MATERIAL SHOWN Start Marker
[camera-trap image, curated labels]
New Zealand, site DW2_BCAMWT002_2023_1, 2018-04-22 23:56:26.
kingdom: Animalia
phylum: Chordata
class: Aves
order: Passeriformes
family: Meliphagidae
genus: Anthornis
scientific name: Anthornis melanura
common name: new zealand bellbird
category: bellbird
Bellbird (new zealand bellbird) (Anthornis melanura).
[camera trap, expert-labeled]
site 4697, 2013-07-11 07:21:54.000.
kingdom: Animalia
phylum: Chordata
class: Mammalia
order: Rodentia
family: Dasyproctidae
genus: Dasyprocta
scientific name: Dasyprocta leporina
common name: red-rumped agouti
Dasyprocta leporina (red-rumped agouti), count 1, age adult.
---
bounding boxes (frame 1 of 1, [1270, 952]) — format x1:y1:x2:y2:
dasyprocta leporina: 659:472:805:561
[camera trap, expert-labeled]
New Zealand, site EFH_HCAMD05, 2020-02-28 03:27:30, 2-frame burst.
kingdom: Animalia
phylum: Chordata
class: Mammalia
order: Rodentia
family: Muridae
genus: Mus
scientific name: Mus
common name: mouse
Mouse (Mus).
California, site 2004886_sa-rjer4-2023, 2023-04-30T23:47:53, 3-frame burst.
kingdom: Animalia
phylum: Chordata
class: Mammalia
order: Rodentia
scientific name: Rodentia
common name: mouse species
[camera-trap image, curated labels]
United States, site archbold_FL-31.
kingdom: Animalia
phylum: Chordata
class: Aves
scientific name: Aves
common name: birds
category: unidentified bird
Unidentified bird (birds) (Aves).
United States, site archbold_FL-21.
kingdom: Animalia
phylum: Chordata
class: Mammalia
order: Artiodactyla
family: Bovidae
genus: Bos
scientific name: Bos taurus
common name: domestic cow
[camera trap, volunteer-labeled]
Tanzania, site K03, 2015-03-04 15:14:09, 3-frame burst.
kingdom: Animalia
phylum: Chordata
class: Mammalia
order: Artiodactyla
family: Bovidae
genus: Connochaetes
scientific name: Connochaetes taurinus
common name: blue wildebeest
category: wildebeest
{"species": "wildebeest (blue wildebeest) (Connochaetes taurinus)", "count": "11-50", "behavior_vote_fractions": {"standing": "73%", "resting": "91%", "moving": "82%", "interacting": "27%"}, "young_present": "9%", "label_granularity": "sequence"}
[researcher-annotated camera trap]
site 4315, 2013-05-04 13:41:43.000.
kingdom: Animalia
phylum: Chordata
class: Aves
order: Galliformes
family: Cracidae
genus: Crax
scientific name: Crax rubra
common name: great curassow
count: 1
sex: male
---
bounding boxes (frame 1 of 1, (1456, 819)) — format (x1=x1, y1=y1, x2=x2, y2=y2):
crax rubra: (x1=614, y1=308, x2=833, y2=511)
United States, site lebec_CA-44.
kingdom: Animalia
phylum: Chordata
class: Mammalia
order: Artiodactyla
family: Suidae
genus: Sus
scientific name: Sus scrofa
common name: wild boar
MATERIAL SHOWN End Marker
## WHAT YOU ARE ASKED TO DO
Every record above is to be given again precisely.

## ANSWER TO THIS TASK
[camera-trap image, curated labels]
New Zealand, site DW2_BCAMWT002_2023_1, 2018-04-22 23:56:26.
kingdom: Animalia
phylum: Chordata
class: Aves
order: Passeriformes
family: Meliphagidae
genus: Anthornis
scientific name: Anthornis melanura
common name: new zealand bellbird
category: bellbird
Bellbird (new zealand bellbird) (Anthornis melanura).
[camera trap, expert-labeled]
site 4697, 2013-07-11 07:21:54.000.
kingdom: Animalia
phylum: Chordata
class: Mammalia
order: Rodentia
family: Dasyproctidae
genus: Dasyprocta
scientific name: Dasyprocta leporina
common name: red-rumped agouti
Dasyprocta leporina (red-rumped agouti), count 1, age adult.
---
bounding boxes (frame 1 of 1, [1270, 952]) — format x1:y1:x2:y2:
dasyprocta leporina: 659:472:805:561
[camera trap, expert-labeled]
New Zealand, site EFH_HCAMD05, 2020-02-28 03:27:30, 2-frame burst.
kingdom: Animalia
phylum: Chordata
class: Mammalia
order: Rodentia
family: Muridae
genus: Mus
scientific name: Mus
common name: mouse
Mouse (Mus).
California, site 2004886_sa-rjer4-2023, 2023-04-30T23:47:53, 3-frame burst.
kingdom: Animalia
phylum: Chordata
class: Mammalia
order: Rodentia
scientific name: Rodentia
common name: mouse species
[camera-trap image, curated labels]
United States, site archbold_FL-31.
kingdom: Animalia
phylum: Chordata
class: Aves
scientific name: Aves
common name: birds
category: unidentified bird
Unidentified bird (birds) (Aves).
United States, site archbold_FL-21.
kingdom: Animalia
phylum: Chordata
class: Mammalia
order: Artiodactyla
family: Bovidae
genus: Bos
scientific name: Bos taurus
common name: domestic cow
[camera trap, volunteer-labeled]
Tanzania, site K03, 2015-03-04 15:14:09, 3-frame burst.
kingdom: Animalia
phylum: Chordata
class: Mammalia
order: Artiodactyla
family: Bovidae
genus: Connochaetes
scientific name: Connochaetes taurinus
common name: blue wildebeest
category: wildebeest
{"species": "wildebeest (blue wildebeest) (Connochaetes taurinus)", "count": "11-50", "behavior_vote_fractions": {"standing": "73%", "resting": "91%", "moving": "82%", "interacting": "27%"}, "young_present": "9%", "label_granularity": "sequence"}
[researcher-annotated camera trap]
site 4315, 2013-05-04 13:41:43.000.
kingdom: Animalia
phylum: Chordata
class: Aves
order: Galliformes
family: Cracidae
genus: Crax
scientific name: Crax rubra
common name: great curassow
count: 1
sex: male
---
bounding boxes (frame 1 of 1, (1456, 819)) — format (x1=x1, y1=y1, x2=x2, y2=y2):
crax rubra: (x1=614, y1=308, x2=833, y2=511)
United States, site lebec_CA-44.
kingdom: Animalia
phylum: Chordata
class: Mammalia
order: Artiodactyla
family: Suidae
genus: Sus
scientific name: Sus scrofa
common name: wild boar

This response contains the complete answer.